■ **KUTIPAN TEKS**
_ _ _ _

TAK lama lagi, Indonesia melaksanakan hajatan besar negara tiap lima tahunan, yaitu Pemilihan Umum (Pemilu). Pemilihan Umum di Indonesia selalu memiliki sejarah pada tiap periodesasinya. Hajatan besar lima tahunan ini, selalu saja diiringi dengan gegap gempita tim sukses, calon legislatif, maupun calon presiden wakil presiden. Meskipun hiruk pikuk Pemilu selalu menarik untuk dibahas, tapi pada kesempatan ini penulis akan menyoroti deviasi anak muda dalam pesta demokrasi tersebut.
Generasi muda merupakan pilar penting dalam perkembangan dan kemajuan sebuah bangsa. Mereka dianggap sebagai agen perubahan yang memiliki potensi untuk membawa inovasi dan pembaruan. Namun, di sisi lain, fenomena golput (golongan putih) atau abstain dalam pemilihan umum sering kali melibatkan generasi muda. Golput menjadi sebuah isu yang serius karena mengindikasikan adanya ketidakpercayaan atau apatisme politik di kalangan masyarakat, khususnya generasi muda.
Sikap Apatisme
Banyak kalangan generasi muda yang memilih untuk golput karena merasa tidak ada calon yang mewakili aspirasi mereka atau karena ketidakpercayaan terhadap sistem politik yang ada. Sikap apatisme ini bisa menjadi ancaman bagi demokrasi karena partisipasi politik yang rendah dapat mengurangi legitimasi dari sistem demokrasi itu sendiri.
Sikap tidak percaya pada system politik didapatkan oleh mereka dari hasil diskusi dan hasil terpaan media. Banyak diantara mereka yang masih illiterate , yang pada akhirnya termakan isu hoaks dan ajakan untuk apatis terhadap kondisi negara. Generasi muda banyak dialihkan pada isu-isu yang bersifat entertain dan dilupakan pada hal-hal serius seperti misalnya terkait dengan politik.

_ _ _ _

■ **DATA TERSIMPAN**
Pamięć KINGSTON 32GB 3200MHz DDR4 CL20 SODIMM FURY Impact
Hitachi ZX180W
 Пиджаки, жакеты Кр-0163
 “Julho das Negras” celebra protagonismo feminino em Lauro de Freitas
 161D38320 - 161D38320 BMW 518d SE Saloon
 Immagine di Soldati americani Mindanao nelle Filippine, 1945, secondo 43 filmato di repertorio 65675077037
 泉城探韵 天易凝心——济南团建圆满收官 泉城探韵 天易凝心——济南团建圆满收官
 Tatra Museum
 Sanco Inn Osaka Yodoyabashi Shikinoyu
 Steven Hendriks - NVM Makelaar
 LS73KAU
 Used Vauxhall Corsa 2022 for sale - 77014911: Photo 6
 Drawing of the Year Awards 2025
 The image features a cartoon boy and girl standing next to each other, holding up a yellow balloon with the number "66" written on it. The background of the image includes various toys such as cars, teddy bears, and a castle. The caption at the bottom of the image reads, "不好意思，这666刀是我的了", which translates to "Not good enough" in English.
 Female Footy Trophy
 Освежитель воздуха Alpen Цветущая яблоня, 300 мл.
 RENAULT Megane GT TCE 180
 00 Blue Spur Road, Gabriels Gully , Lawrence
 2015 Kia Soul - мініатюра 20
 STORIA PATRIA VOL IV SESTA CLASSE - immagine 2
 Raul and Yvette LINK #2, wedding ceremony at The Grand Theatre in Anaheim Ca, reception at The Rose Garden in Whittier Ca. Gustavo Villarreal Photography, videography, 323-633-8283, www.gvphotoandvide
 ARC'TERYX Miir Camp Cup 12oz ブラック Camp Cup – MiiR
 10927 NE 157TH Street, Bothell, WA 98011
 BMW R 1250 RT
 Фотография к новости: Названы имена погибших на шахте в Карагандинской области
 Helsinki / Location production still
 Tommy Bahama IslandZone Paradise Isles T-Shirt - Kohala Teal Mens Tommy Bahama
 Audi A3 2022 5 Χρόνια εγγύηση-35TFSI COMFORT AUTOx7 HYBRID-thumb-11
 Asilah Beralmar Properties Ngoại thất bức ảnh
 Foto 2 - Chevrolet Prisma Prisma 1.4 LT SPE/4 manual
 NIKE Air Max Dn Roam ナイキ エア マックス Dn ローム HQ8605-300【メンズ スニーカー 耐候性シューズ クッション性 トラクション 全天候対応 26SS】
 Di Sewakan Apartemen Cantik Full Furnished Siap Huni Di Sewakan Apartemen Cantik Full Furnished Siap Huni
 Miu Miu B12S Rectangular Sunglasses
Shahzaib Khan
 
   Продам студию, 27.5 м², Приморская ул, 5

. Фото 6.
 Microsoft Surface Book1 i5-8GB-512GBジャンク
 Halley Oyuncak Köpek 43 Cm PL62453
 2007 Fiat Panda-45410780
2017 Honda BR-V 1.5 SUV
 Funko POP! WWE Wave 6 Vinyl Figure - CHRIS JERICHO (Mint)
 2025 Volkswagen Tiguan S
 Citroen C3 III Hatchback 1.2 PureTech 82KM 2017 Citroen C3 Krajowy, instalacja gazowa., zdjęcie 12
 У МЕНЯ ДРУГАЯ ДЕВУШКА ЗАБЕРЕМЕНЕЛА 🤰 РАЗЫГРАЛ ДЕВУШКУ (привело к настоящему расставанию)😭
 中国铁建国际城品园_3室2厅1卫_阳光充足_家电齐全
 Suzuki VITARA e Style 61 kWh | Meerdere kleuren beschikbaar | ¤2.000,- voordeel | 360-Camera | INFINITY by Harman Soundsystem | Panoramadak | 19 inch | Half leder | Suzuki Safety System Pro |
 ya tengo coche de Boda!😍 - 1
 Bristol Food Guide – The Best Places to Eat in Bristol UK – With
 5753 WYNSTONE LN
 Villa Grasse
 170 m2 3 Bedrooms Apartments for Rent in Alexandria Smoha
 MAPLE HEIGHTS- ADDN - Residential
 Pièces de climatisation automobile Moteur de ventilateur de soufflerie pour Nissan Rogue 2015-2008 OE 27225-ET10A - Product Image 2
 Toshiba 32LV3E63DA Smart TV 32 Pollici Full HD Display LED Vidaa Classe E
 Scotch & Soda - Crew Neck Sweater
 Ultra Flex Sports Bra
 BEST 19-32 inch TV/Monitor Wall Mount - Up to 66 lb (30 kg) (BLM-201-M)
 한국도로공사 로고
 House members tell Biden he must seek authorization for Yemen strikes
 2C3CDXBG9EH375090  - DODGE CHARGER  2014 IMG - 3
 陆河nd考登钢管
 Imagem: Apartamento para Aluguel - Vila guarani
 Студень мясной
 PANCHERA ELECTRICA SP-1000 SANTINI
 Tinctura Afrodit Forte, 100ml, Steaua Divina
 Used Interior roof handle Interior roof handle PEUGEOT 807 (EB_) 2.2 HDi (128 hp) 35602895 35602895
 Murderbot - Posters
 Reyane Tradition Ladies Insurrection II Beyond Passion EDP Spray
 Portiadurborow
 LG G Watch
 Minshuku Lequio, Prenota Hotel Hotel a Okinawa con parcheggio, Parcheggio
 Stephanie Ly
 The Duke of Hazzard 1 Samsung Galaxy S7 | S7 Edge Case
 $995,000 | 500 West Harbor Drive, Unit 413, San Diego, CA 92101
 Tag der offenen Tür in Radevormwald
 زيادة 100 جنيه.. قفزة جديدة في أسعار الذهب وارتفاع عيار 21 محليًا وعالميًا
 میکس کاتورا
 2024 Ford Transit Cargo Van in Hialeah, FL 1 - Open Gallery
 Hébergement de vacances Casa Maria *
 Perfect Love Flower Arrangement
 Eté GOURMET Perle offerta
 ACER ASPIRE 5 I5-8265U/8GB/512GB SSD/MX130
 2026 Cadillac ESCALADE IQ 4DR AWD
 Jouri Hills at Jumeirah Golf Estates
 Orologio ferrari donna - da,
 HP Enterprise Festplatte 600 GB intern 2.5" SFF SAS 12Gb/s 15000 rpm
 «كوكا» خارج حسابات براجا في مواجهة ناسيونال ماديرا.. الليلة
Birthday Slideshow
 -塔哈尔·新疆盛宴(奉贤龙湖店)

_ _ _ _

■ **TUJUAN TUGAS**
Tulis ulang bagian teks tentang golput di kalangan generasi muda, mulai dari "Generasi muda merupakan" dan berlanjut sampai "demokrasi itu sendiri.". Ganti "sistem politik" dengan "tatanan politik". Baris-baris di atas diambil dari sumber lain.

■ **JAWABAN TERTULIS**
Generasi muda merupakan pilar penting dalam perkembangan dan kemajuan sebuah bangsa. Mereka dianggap sebagai agen perubahan yang memiliki potensi untuk membawa inovasi dan pembaruan. Namun, di sisi lain, fenomena golput (golongan putih) atau abstain dalam pemilihan umum sering kali melibatkan generasi muda. Golput menjadi sebuah isu yang serius karena mengindikasikan adanya ketidakpercayaan atau apatisme politik di kalangan masyarakat, khususnya generasi muda.
Sikap Apatisme
Banyak kalangan generasi muda yang memilih untuk golput karena merasa tidak ada calon yang mewakili aspirasi mereka atau karena ketidakpercayaan terhadap tatanan politik yang ada. Sikap apatisme ini bisa menjadi ancaman bagi demokrasi karena partisipasi politik yang rendah dapat mengurangi legitimasi dari sistem demokrasi itu sendiri.